There are several advantages to the ΔCoVaR measure. ΔCoVaR is a macroprudential risk measure, designed to complement the microprudential VaR measure. Regulation that complements microprudential regulation based on systemic risk measures can induce institutions to reduce exposure to systemic risk dimensions. To see this more clearly, consider two institutions: Institution A and institution B report the same VaR, but for institution A the ΔCoVaR=0, while for institution B the ΔCoVaR is large. If judged by their VaRs, both institutions appear to be equally risky. However, the high ΔCoVaR of institution B indicates that it contributes more to systemic risk. Since systemic risk might carry a higher risk premium, institution B might generate higher returns than institution A, so that competitive pressure might force institution A to follow suit. Imposing regulatory requirements on institution B would break this tendency to create systemic risk.
One could argue that regulating institutions’ VaR might be sufficient as long as each institution’s ΔCoVaR goes hand in hand with its VaR. However, this is not the case, as (1) it is not desirable that institution A should increase its contribution to systemic risk by following a strategy similar to institution B’s, and (2) empirically, there is no one-to-one connection between an institution’s ΔCoVaR and its VaR, as the chart below shows. In the chart, VaR is the maximum weekly loss for a firm, while ΔCoVaR is the maximum contribution of the firm to system weekly losses. Both measures of loss are estimated to be the maximal losses occurring no more than 1 percent of the time. The numbers for each firm are based on information as of the end of 2006, before the recent financial crisis. The scatter plot shows the weak link between institutions’ risk in isolation, measured by VaRi (x-axis), and institutions’ contribution to system risk, measured by ΔCoVaRi (y-axis).
Empirical risk measures suffer from the fact that “tail observations” are—by definition—rare. After a string of favorable developments, risk seems tamed, but when a new tail event occurs, the estimated risk measure may increase sharply. Hence, regulatory requirements that are based on contemporaneous estimated risk measures would be stringent during a crisis and lax during a boom. Such an outcome introduces procyclicality. We propose an implementation of ΔCoVaR that circumvents this procyclicality. We call this measure a “forward ΔCoVaR,” which, per construction, is a countercyclical risk measure.
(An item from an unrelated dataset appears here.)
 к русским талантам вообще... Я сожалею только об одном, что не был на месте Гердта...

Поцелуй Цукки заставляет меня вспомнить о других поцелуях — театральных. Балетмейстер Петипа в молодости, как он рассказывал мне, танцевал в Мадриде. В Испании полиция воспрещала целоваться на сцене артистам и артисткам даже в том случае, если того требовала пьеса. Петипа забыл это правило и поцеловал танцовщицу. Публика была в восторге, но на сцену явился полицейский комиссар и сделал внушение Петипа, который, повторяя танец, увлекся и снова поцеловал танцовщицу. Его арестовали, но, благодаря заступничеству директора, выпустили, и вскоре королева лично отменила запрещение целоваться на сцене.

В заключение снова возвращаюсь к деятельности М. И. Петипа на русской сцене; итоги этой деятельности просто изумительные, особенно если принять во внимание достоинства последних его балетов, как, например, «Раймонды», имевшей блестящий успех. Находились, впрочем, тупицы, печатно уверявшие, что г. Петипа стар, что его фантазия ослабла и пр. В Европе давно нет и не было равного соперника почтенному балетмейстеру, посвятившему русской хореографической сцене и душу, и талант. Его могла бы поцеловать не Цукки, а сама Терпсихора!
We construct forward ΔCoVaRs by estimating time-varying measures of ΔCoVaR for all publicly traded commercial banks, broker-dealers, insurance companies, and real estate companies. We then relate the time-varying estimates of the systemic risk contribution ΔCoVaR to observable characteristics of institutions such as maturity mismatch, leverage, market-to-book value, size, and market beta. The chart below shows the part of ΔCoVaR that is predictable from institutional characteristics, which is what we call “forward ΔCoVaR.” We can see that this forward ΔCoVaR exhibits markedly countercyclical properties. In particular, the forward ΔCoVaRs are strongly negatively correlated with the contemporaneous ΔCoVaRs. These forward ΔCoVaRs can thus be used as a basis for preemptive, countercyclical macroprudential policy.
*Markus K. Brunnermeier is the Edwards S. Sanford Professor of Economics at Princeton University.
The views expressed in this post are those of the author(s) and do not necessarily reflect the position of the Federal Reserve Bank of New York or the Federal Reserve System. Any errors or omissions are the responsibility of the author(s).